Andrew: I mentioned one of those cases in the article, but I don't think we can take that as a firm guide. This case is going to be about the very survival of Obamacare, and she's going to be under a great deal of pressure. Still, your guess is as good as mine. Maybe I just don't trust anyone from Harvard Law. LOL

I also wonder what will happen if she picks up the theme of Justice Thomas recusing himself, as I mentioned to Tennessee Jed. If they did that, it's 3-3 with a swing vote. And I never know what Justice Kennedy is going to do, though I suspect on this one he will be with Roberts, Alito and Scalia.

Tennessee Jed said...

By the way, Hawk, fairness dictates that I point out that my little mind, out racing my fingers, somehow left out the "if I w" from the beginning of my response. I actually am not a betting man, even if outsiders might think that, as a former underwiter, that would be exactly what I am.

Again though, I would ask: "if the Atlanta panel does rule in favor of the states" is there any potential to once again request injunctive relief pending appeal? As you recall, Vinson did not require the feds. to cease and desist implementation.

I realize the real bottom line rests with S.O.T.U.S., but believe rolling it back to cease and desist would 1) be a political psychological boost and 2) MIGHT just spur SCOTUS to here prior to 2012 election.

I for one would welcome Obama having to campaign while his "signature" and only accomplishment (I don't count ruining the economy as an accomplishment) is snatched away. It would greatly remind me of Lord Yabu taking a leak on Captain Blackthorne's back in the novel "Shogun." It is a thought I would find greatly pleasing.

LawHawkRFD said...

Tennessee: I know your comments well enough not to have thought you're a compulsive gambler. Sorry if it looked that way. I am one of those freaks who won't even buy a lottery ticket.

I can't tell you why I think this, but my best guess is that the panel will rule on Vinson's decision straight up, and leave injunctive relief to the Supreme Court. If the panel does order injunctive relief, I believe that you're right about it moving more quickly to the Supreme Court.

As for injunctive relief from the high court, it's possible the Supreme Court will do it, but they are generally reluctant to do so while they wait to see how their decision works out. After Brown v Board of Education, they waited almost ten years before ruling "desegrate, now!"

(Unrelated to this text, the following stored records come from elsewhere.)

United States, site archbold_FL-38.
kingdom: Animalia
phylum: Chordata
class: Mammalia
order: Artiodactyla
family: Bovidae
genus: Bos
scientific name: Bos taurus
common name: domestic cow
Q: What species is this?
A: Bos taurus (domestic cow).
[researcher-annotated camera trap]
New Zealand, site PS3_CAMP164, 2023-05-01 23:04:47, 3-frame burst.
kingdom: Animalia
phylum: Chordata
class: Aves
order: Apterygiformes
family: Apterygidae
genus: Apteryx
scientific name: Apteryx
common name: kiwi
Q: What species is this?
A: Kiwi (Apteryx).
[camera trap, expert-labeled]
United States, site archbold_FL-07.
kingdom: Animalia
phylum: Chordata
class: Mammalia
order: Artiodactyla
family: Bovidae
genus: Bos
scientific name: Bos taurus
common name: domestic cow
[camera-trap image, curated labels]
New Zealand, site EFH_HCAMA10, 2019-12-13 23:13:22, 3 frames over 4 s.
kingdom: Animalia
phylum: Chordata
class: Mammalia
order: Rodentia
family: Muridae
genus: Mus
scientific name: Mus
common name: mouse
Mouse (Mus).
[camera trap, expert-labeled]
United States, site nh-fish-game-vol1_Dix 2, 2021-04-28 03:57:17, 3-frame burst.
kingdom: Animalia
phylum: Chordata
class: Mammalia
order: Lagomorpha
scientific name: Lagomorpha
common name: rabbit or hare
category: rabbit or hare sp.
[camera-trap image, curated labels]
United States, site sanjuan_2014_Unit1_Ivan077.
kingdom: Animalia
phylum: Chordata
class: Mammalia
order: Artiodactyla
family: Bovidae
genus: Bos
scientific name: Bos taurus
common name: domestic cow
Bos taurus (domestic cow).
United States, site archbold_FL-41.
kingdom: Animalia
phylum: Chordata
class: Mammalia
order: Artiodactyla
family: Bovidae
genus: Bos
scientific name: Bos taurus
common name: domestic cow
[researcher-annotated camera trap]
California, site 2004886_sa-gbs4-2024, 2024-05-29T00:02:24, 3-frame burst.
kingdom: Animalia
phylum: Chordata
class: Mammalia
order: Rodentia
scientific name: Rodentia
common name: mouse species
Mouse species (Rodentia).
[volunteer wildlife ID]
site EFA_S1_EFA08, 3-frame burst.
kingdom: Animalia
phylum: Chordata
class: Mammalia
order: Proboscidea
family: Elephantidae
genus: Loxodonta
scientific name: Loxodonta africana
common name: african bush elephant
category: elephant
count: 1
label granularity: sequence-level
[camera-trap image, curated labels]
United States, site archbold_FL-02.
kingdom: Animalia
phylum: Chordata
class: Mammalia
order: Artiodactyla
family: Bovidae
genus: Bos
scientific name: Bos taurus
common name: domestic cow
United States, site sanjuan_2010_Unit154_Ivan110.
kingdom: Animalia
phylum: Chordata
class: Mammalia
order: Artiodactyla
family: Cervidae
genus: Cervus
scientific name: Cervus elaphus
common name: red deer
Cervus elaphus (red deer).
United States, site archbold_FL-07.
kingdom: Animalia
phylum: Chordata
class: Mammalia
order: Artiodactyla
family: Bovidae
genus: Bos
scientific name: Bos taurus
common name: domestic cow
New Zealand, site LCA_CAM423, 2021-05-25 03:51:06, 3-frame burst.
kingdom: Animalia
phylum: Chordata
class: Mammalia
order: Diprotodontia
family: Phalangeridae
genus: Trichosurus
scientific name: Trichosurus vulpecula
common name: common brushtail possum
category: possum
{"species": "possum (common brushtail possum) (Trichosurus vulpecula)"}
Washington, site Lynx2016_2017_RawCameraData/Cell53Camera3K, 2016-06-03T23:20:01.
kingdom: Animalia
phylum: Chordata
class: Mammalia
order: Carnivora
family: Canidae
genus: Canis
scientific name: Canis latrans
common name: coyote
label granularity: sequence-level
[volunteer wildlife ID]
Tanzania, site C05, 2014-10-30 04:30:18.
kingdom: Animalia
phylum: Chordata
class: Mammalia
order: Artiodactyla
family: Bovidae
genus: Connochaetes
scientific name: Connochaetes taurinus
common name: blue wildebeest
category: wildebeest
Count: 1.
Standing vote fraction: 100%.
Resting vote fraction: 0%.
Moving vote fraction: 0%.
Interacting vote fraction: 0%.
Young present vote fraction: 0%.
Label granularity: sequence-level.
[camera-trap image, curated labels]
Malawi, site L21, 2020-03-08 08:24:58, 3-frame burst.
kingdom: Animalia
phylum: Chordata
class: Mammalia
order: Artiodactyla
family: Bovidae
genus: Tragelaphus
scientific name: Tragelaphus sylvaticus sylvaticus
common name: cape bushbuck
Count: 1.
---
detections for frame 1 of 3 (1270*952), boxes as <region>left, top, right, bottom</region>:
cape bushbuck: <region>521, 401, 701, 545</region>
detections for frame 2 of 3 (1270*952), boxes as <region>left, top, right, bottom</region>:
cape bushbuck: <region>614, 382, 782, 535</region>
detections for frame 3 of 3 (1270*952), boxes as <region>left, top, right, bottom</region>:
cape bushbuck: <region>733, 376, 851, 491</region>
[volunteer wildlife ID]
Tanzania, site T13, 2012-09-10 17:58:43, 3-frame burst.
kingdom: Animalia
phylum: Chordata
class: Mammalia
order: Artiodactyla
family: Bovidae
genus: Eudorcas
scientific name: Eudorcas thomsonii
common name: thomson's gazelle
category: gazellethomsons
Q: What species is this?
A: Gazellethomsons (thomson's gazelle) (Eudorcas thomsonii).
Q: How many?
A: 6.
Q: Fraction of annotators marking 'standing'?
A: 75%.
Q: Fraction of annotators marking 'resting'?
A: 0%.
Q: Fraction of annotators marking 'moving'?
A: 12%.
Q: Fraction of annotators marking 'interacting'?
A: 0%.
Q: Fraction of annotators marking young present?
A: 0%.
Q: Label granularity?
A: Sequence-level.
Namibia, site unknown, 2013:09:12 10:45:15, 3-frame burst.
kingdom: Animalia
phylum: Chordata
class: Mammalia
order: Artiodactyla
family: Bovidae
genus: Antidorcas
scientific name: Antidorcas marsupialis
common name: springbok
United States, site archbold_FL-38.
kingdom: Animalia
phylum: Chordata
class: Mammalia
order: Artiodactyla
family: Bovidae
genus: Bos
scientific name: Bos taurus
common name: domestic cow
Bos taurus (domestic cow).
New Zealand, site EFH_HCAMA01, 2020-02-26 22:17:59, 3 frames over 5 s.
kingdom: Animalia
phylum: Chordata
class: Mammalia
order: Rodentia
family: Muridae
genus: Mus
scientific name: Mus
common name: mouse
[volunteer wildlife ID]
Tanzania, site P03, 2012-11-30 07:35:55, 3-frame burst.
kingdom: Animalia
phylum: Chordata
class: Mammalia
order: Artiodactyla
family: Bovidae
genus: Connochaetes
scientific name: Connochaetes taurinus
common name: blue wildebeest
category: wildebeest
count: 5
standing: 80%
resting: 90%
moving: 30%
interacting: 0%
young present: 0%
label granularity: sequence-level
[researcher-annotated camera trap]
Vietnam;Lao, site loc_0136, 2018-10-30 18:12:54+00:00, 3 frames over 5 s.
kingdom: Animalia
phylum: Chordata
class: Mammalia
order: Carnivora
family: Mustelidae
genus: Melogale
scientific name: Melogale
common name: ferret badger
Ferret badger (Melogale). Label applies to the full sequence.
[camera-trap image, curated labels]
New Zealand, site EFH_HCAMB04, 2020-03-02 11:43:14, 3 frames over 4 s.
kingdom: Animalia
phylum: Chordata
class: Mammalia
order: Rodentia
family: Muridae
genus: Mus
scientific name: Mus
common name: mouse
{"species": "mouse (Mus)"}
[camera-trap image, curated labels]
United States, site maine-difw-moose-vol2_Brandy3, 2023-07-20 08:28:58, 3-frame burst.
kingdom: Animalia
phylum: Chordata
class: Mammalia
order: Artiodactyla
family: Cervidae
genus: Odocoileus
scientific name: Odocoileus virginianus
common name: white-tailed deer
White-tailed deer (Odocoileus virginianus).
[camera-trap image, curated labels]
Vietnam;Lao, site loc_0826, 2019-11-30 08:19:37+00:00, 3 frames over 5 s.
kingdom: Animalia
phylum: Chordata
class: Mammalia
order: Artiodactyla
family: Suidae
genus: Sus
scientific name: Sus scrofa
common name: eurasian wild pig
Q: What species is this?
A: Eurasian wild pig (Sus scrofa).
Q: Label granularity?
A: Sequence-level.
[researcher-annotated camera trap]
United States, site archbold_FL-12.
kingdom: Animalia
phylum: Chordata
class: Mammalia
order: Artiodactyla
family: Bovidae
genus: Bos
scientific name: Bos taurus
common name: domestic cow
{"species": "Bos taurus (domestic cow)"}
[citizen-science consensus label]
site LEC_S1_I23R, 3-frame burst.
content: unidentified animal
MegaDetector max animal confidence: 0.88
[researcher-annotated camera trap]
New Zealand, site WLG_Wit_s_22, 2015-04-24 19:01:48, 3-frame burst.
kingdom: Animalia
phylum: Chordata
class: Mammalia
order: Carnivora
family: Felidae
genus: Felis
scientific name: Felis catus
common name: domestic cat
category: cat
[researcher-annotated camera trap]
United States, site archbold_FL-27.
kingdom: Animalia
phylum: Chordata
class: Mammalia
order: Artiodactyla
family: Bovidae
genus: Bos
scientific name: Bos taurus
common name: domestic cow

And isn't it a wonderful dream to see Obama trying to explain why his only major legislative accomplishment just went down the constitutional drain? Court-packing scheme anyone? Still, Obama made the Congress critters do his dirty work for him, so he can always blame it on them for misunderstanding how he wanted to do it.

T-Rav said...

LawHawk, I just got done scanning the Gingrich thing on other sites. Officially, Fox News is saying it's because the aides are all mad at Gingrich for taking that Caribbean cruise, but he actually got back and on the campaign trail yesterday. Speculation among bloggers is that they're jumping ship in favor of Rick Perry, because two of the people resigning are the governor's former reelection campaign manager and former chief political adviser. And apparently when discussing a potential run, Perry had said he didn't want to do it without the latter of the two. Hmmmm....

LawHawkRFD said...

T-Rav: Who's Justin Bieber?

BevfromNYC said...

A. Kagan may have to recuse herself because there are emails obtained trough a FOIA request indicating that she was directly and very much involved in crafting the legal defense for Obamacare.

B. Gingrich was out weeks ago. He just didn't admit it. I guess his staff had to press it.

LawHawkRFD said...

Bev: Those e-mails are very much a part of why Kagan should recuse herself. I alluded to them in "the input" to Katyal. Nobody can in good faith believe that she was not deeply involved in the planning of the defense of Obamacare in litigation. The fact that her signature is not on any of it means nothing. Her fingerprints are all over it.

Gingrich is like the annoying relative who comes to dinner but won't leave. His candidacy will come to nothing, but Newt will probably keep going long after his campaign has taken its last breath.